The construction of digital scholarly editions is an essential endeavor for appropriately advancing humanities in the digital age, and extensive research has been conducted from various angles, focusing mainly on Latin script texts[1]. However, non-Latin script literature faces challenges, as they often lack sufficient representation in Unicode, making OCR (Optical Character Recognition) and HTR (Handwritten Text Recognition) inherently difficult. This has led to difficulties in developing digital scholarly editions for non-Latin scripts compared to their Latin counterparts, resulting in less widespread adoption. This study aims to improve this situation by presenting useful methods for constructing scholarly editions with non-Latin script literature.
The authors are working on a digital scholarly edition based on the Taisho Shinshu Daizōkyō (Taisho edition), a collection of Buddhist scriptures[2]. This text, printed in typescript from 1924 to 1934, has been digitized and consists of over 100 million characters, mainly in Chinese and Japanese. The authors' project has registered over 3,000 characters in Unicode (ISO/IEC 10646) but still contains several hundred unencoded characters, and efforts for their encoding continue[3]. The project involved over 200 researchers who proofread this extensive text twice, resulting in a highly accurate text database published in 2008. The database has been continually improved, including features that allow comparison of digital images of witnesses, available on cultural institutions' websites worldwide, on their site using the IIIF (International Image Interoperability Framework) standard. However, the alignment is not perfect and is based on 'volumes,' making it inefficient for users to search for corresponding sections in texts and images, which can be up to 30,000 characters long, and requires checking each character individually. The solution presented significantly improves this situation and has the potential to transform the behavior patterns of users of this digital scholarly edition, particularly researchers of Buddhist scriptures.
The solution, SATed (SAT Digital Scholarly Editing System), primarily utilizes manually created text data and highly accurate AI-assisted OCR/HTR software developed by the National Diet Library in Japan[4]. It currently targets five woodblock editions, totaling 820,824 images. The OCR software used in SATed achieves an accuracy of over 92% for these woodblock editions. Its availability as open-source software made batch processing feasible, enabling the realization of this system. SATed compares the high-accuracy OCR text, line by line, with the Taisho edition text using Python's difflib library. Differences are identified, and users can verify these on a browser by clicking on the text, seeing the differences between the Taisho edition, OCR text, and corresponding image location information. Additionally, users can correct OCR errors in the browser, though currently, this requires Google login due to technical limitations. (Figure 1, Figure 2)

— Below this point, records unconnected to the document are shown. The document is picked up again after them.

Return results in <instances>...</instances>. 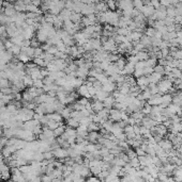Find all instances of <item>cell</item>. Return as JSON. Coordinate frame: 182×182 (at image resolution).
<instances>
[{
	"label": "cell",
	"mask_w": 182,
	"mask_h": 182,
	"mask_svg": "<svg viewBox=\"0 0 182 182\" xmlns=\"http://www.w3.org/2000/svg\"><path fill=\"white\" fill-rule=\"evenodd\" d=\"M174 86V82L170 81L168 78L166 79H162L161 81L158 83V92L161 94H166L170 91V89Z\"/></svg>",
	"instance_id": "obj_1"
},
{
	"label": "cell",
	"mask_w": 182,
	"mask_h": 182,
	"mask_svg": "<svg viewBox=\"0 0 182 182\" xmlns=\"http://www.w3.org/2000/svg\"><path fill=\"white\" fill-rule=\"evenodd\" d=\"M53 153H54L55 159L60 160L61 162H64V160L69 156L68 149H66V148H64V147H61V146H59V147H57V148H55V149H53Z\"/></svg>",
	"instance_id": "obj_2"
},
{
	"label": "cell",
	"mask_w": 182,
	"mask_h": 182,
	"mask_svg": "<svg viewBox=\"0 0 182 182\" xmlns=\"http://www.w3.org/2000/svg\"><path fill=\"white\" fill-rule=\"evenodd\" d=\"M166 10H167V8L164 7V5H161L158 9L155 10V12H154V14L152 15L151 18L153 19V20H163V19H165L166 17H167V12H166Z\"/></svg>",
	"instance_id": "obj_3"
},
{
	"label": "cell",
	"mask_w": 182,
	"mask_h": 182,
	"mask_svg": "<svg viewBox=\"0 0 182 182\" xmlns=\"http://www.w3.org/2000/svg\"><path fill=\"white\" fill-rule=\"evenodd\" d=\"M97 23V14L85 15V16H83V19H81V25H83V27L92 26V25H94V23Z\"/></svg>",
	"instance_id": "obj_4"
},
{
	"label": "cell",
	"mask_w": 182,
	"mask_h": 182,
	"mask_svg": "<svg viewBox=\"0 0 182 182\" xmlns=\"http://www.w3.org/2000/svg\"><path fill=\"white\" fill-rule=\"evenodd\" d=\"M117 9H119V11H126V10H132L134 9L132 0H119L117 1Z\"/></svg>",
	"instance_id": "obj_5"
},
{
	"label": "cell",
	"mask_w": 182,
	"mask_h": 182,
	"mask_svg": "<svg viewBox=\"0 0 182 182\" xmlns=\"http://www.w3.org/2000/svg\"><path fill=\"white\" fill-rule=\"evenodd\" d=\"M73 38H74V41H75V44L78 45V46H83V45L85 44V43H87L88 40H89L83 31H78V32H76L75 34L73 35Z\"/></svg>",
	"instance_id": "obj_6"
},
{
	"label": "cell",
	"mask_w": 182,
	"mask_h": 182,
	"mask_svg": "<svg viewBox=\"0 0 182 182\" xmlns=\"http://www.w3.org/2000/svg\"><path fill=\"white\" fill-rule=\"evenodd\" d=\"M81 13L83 16L85 15H90V14H97L95 12V5L92 3H84L83 8L81 10Z\"/></svg>",
	"instance_id": "obj_7"
},
{
	"label": "cell",
	"mask_w": 182,
	"mask_h": 182,
	"mask_svg": "<svg viewBox=\"0 0 182 182\" xmlns=\"http://www.w3.org/2000/svg\"><path fill=\"white\" fill-rule=\"evenodd\" d=\"M102 87H103V89H104V91H106L107 93L110 94V93H113V92L116 91L117 84H116V82L111 81V80L108 78V80H106L104 83L102 84Z\"/></svg>",
	"instance_id": "obj_8"
},
{
	"label": "cell",
	"mask_w": 182,
	"mask_h": 182,
	"mask_svg": "<svg viewBox=\"0 0 182 182\" xmlns=\"http://www.w3.org/2000/svg\"><path fill=\"white\" fill-rule=\"evenodd\" d=\"M140 12L144 14V16L146 17V18H151L152 15H153L154 12H155V9H154L151 5H144V7L140 10Z\"/></svg>",
	"instance_id": "obj_9"
},
{
	"label": "cell",
	"mask_w": 182,
	"mask_h": 182,
	"mask_svg": "<svg viewBox=\"0 0 182 182\" xmlns=\"http://www.w3.org/2000/svg\"><path fill=\"white\" fill-rule=\"evenodd\" d=\"M142 126L147 127V128L150 129V130H152L156 125H158V121L154 120V119L151 118L150 116L149 117H144V118L142 119Z\"/></svg>",
	"instance_id": "obj_10"
},
{
	"label": "cell",
	"mask_w": 182,
	"mask_h": 182,
	"mask_svg": "<svg viewBox=\"0 0 182 182\" xmlns=\"http://www.w3.org/2000/svg\"><path fill=\"white\" fill-rule=\"evenodd\" d=\"M136 84L139 86V89H142V91H144V89H146L147 87H148V85H149V79H148L147 76L138 77L137 80H136Z\"/></svg>",
	"instance_id": "obj_11"
},
{
	"label": "cell",
	"mask_w": 182,
	"mask_h": 182,
	"mask_svg": "<svg viewBox=\"0 0 182 182\" xmlns=\"http://www.w3.org/2000/svg\"><path fill=\"white\" fill-rule=\"evenodd\" d=\"M121 113H122V111L118 110V109H110V111H109V117H110V120L115 121V123H117V121H120L122 120L121 119Z\"/></svg>",
	"instance_id": "obj_12"
},
{
	"label": "cell",
	"mask_w": 182,
	"mask_h": 182,
	"mask_svg": "<svg viewBox=\"0 0 182 182\" xmlns=\"http://www.w3.org/2000/svg\"><path fill=\"white\" fill-rule=\"evenodd\" d=\"M171 102H173V95L171 94L170 93L162 94V103L160 105L162 108H167Z\"/></svg>",
	"instance_id": "obj_13"
},
{
	"label": "cell",
	"mask_w": 182,
	"mask_h": 182,
	"mask_svg": "<svg viewBox=\"0 0 182 182\" xmlns=\"http://www.w3.org/2000/svg\"><path fill=\"white\" fill-rule=\"evenodd\" d=\"M158 144L160 145V146H161V147L163 148L166 152L170 151V150L174 148L173 143H171V141H170V140H168V138H167V140H163V138H162L161 141H158Z\"/></svg>",
	"instance_id": "obj_14"
},
{
	"label": "cell",
	"mask_w": 182,
	"mask_h": 182,
	"mask_svg": "<svg viewBox=\"0 0 182 182\" xmlns=\"http://www.w3.org/2000/svg\"><path fill=\"white\" fill-rule=\"evenodd\" d=\"M142 32L134 30V31H131L130 34H129L126 38H128V40L130 41L131 43H134V42H138V41L140 40V38H142Z\"/></svg>",
	"instance_id": "obj_15"
},
{
	"label": "cell",
	"mask_w": 182,
	"mask_h": 182,
	"mask_svg": "<svg viewBox=\"0 0 182 182\" xmlns=\"http://www.w3.org/2000/svg\"><path fill=\"white\" fill-rule=\"evenodd\" d=\"M135 70V65L133 63H131V62H128V63L126 64V66H124V68H123L122 70H120V74L121 75H133V72H134Z\"/></svg>",
	"instance_id": "obj_16"
},
{
	"label": "cell",
	"mask_w": 182,
	"mask_h": 182,
	"mask_svg": "<svg viewBox=\"0 0 182 182\" xmlns=\"http://www.w3.org/2000/svg\"><path fill=\"white\" fill-rule=\"evenodd\" d=\"M89 43L93 50L102 49V40L100 38H89Z\"/></svg>",
	"instance_id": "obj_17"
},
{
	"label": "cell",
	"mask_w": 182,
	"mask_h": 182,
	"mask_svg": "<svg viewBox=\"0 0 182 182\" xmlns=\"http://www.w3.org/2000/svg\"><path fill=\"white\" fill-rule=\"evenodd\" d=\"M77 94L81 97H86V98H90L91 96L89 95V92H88V86L86 83H83L81 86L77 89Z\"/></svg>",
	"instance_id": "obj_18"
},
{
	"label": "cell",
	"mask_w": 182,
	"mask_h": 182,
	"mask_svg": "<svg viewBox=\"0 0 182 182\" xmlns=\"http://www.w3.org/2000/svg\"><path fill=\"white\" fill-rule=\"evenodd\" d=\"M162 76H163L162 74H158V72L153 71L151 75L147 76V77H148V79H149V83H155V84H158V82L163 79V77H162Z\"/></svg>",
	"instance_id": "obj_19"
},
{
	"label": "cell",
	"mask_w": 182,
	"mask_h": 182,
	"mask_svg": "<svg viewBox=\"0 0 182 182\" xmlns=\"http://www.w3.org/2000/svg\"><path fill=\"white\" fill-rule=\"evenodd\" d=\"M101 133H99L97 131H89L88 132V141L91 143H95V142H99V138H101Z\"/></svg>",
	"instance_id": "obj_20"
},
{
	"label": "cell",
	"mask_w": 182,
	"mask_h": 182,
	"mask_svg": "<svg viewBox=\"0 0 182 182\" xmlns=\"http://www.w3.org/2000/svg\"><path fill=\"white\" fill-rule=\"evenodd\" d=\"M94 5H95V12H97V13H103V12H106L107 10H108L106 1H97Z\"/></svg>",
	"instance_id": "obj_21"
},
{
	"label": "cell",
	"mask_w": 182,
	"mask_h": 182,
	"mask_svg": "<svg viewBox=\"0 0 182 182\" xmlns=\"http://www.w3.org/2000/svg\"><path fill=\"white\" fill-rule=\"evenodd\" d=\"M91 107H92V110L94 113H97L99 111H101L102 109H104V105H103V101L99 100V99H95L91 102Z\"/></svg>",
	"instance_id": "obj_22"
},
{
	"label": "cell",
	"mask_w": 182,
	"mask_h": 182,
	"mask_svg": "<svg viewBox=\"0 0 182 182\" xmlns=\"http://www.w3.org/2000/svg\"><path fill=\"white\" fill-rule=\"evenodd\" d=\"M58 15H59V17H60V18H61L63 21L70 20V19H71L72 11H71V10H69V9H66V8H64V9L62 10V11L60 12V13H59Z\"/></svg>",
	"instance_id": "obj_23"
},
{
	"label": "cell",
	"mask_w": 182,
	"mask_h": 182,
	"mask_svg": "<svg viewBox=\"0 0 182 182\" xmlns=\"http://www.w3.org/2000/svg\"><path fill=\"white\" fill-rule=\"evenodd\" d=\"M116 100H115V97L113 96H107L106 98L103 100V105H104V108H107V109H111L115 105Z\"/></svg>",
	"instance_id": "obj_24"
},
{
	"label": "cell",
	"mask_w": 182,
	"mask_h": 182,
	"mask_svg": "<svg viewBox=\"0 0 182 182\" xmlns=\"http://www.w3.org/2000/svg\"><path fill=\"white\" fill-rule=\"evenodd\" d=\"M169 130L171 133H178V132H182V121H179V123H171L169 127Z\"/></svg>",
	"instance_id": "obj_25"
},
{
	"label": "cell",
	"mask_w": 182,
	"mask_h": 182,
	"mask_svg": "<svg viewBox=\"0 0 182 182\" xmlns=\"http://www.w3.org/2000/svg\"><path fill=\"white\" fill-rule=\"evenodd\" d=\"M46 115H47L49 120H55V121H58V123H62V119H63V117L61 116V114H60L59 112L48 113V114H46Z\"/></svg>",
	"instance_id": "obj_26"
},
{
	"label": "cell",
	"mask_w": 182,
	"mask_h": 182,
	"mask_svg": "<svg viewBox=\"0 0 182 182\" xmlns=\"http://www.w3.org/2000/svg\"><path fill=\"white\" fill-rule=\"evenodd\" d=\"M72 112H73V109L71 107H64L60 112V114L63 117V119H69L72 116Z\"/></svg>",
	"instance_id": "obj_27"
},
{
	"label": "cell",
	"mask_w": 182,
	"mask_h": 182,
	"mask_svg": "<svg viewBox=\"0 0 182 182\" xmlns=\"http://www.w3.org/2000/svg\"><path fill=\"white\" fill-rule=\"evenodd\" d=\"M122 132H123V128L122 127H120V125H119L118 123L113 124V127H111V129H110L111 134H113L115 136H117L118 134H120V133H122Z\"/></svg>",
	"instance_id": "obj_28"
},
{
	"label": "cell",
	"mask_w": 182,
	"mask_h": 182,
	"mask_svg": "<svg viewBox=\"0 0 182 182\" xmlns=\"http://www.w3.org/2000/svg\"><path fill=\"white\" fill-rule=\"evenodd\" d=\"M81 19H83V15H81V13H78V12H72L71 19H70V20H72L75 23H81Z\"/></svg>",
	"instance_id": "obj_29"
},
{
	"label": "cell",
	"mask_w": 182,
	"mask_h": 182,
	"mask_svg": "<svg viewBox=\"0 0 182 182\" xmlns=\"http://www.w3.org/2000/svg\"><path fill=\"white\" fill-rule=\"evenodd\" d=\"M108 95H109V93H107L106 91H104L103 89H99V91H97V93H95V96H94V97H95L97 99H99V100L103 101Z\"/></svg>",
	"instance_id": "obj_30"
},
{
	"label": "cell",
	"mask_w": 182,
	"mask_h": 182,
	"mask_svg": "<svg viewBox=\"0 0 182 182\" xmlns=\"http://www.w3.org/2000/svg\"><path fill=\"white\" fill-rule=\"evenodd\" d=\"M66 125L68 127H72V128H77L79 126V120L75 117H70L69 119H66Z\"/></svg>",
	"instance_id": "obj_31"
},
{
	"label": "cell",
	"mask_w": 182,
	"mask_h": 182,
	"mask_svg": "<svg viewBox=\"0 0 182 182\" xmlns=\"http://www.w3.org/2000/svg\"><path fill=\"white\" fill-rule=\"evenodd\" d=\"M21 97H23V101H27V102H30V101L34 100V97L31 95V93L28 89H26V91H24L21 93Z\"/></svg>",
	"instance_id": "obj_32"
},
{
	"label": "cell",
	"mask_w": 182,
	"mask_h": 182,
	"mask_svg": "<svg viewBox=\"0 0 182 182\" xmlns=\"http://www.w3.org/2000/svg\"><path fill=\"white\" fill-rule=\"evenodd\" d=\"M113 164H115V165H118V166H120V167H123V166L126 165L128 162H126L124 160L121 158V156H115V158H113V162H111Z\"/></svg>",
	"instance_id": "obj_33"
},
{
	"label": "cell",
	"mask_w": 182,
	"mask_h": 182,
	"mask_svg": "<svg viewBox=\"0 0 182 182\" xmlns=\"http://www.w3.org/2000/svg\"><path fill=\"white\" fill-rule=\"evenodd\" d=\"M16 59L19 61V62H23L24 64H25V63H28L29 61L31 60V59L29 58V56H27V54L25 53V52H23V51H21V53H19V54H17V56H16Z\"/></svg>",
	"instance_id": "obj_34"
},
{
	"label": "cell",
	"mask_w": 182,
	"mask_h": 182,
	"mask_svg": "<svg viewBox=\"0 0 182 182\" xmlns=\"http://www.w3.org/2000/svg\"><path fill=\"white\" fill-rule=\"evenodd\" d=\"M23 82H24L25 86L26 87H30L33 85V79L31 78L30 75H28V74H26V75L24 76V78H23Z\"/></svg>",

This system greatly improves the efficiency of verifying variant readings in the Taisho edition. Previously, every character had to be checked manually, but now, the system identifies areas that require comparison, significantly reducing manual effort. It also offers a system for correcting OCR text, allowing for more accurate verification. Currently, the system requires batch processing but can be expanded to include new witnesses. This capability frees researchers from the laborious task of checking every character against digital facsimiles, potentially increasing participation in social editing[5] and broadening the possibilities for the development of scholarly editions.
This mechanism is not only applicable to Buddhist scriptures but also to East Asian literature in general, and its widespread adoption is anticipated. Although directly using this system may be challenging, it demonstrates the potential to provide efficient digital scholarly editions for non-Latin script texts by properly registering necessary characters in Unicode and training AI-OCR software.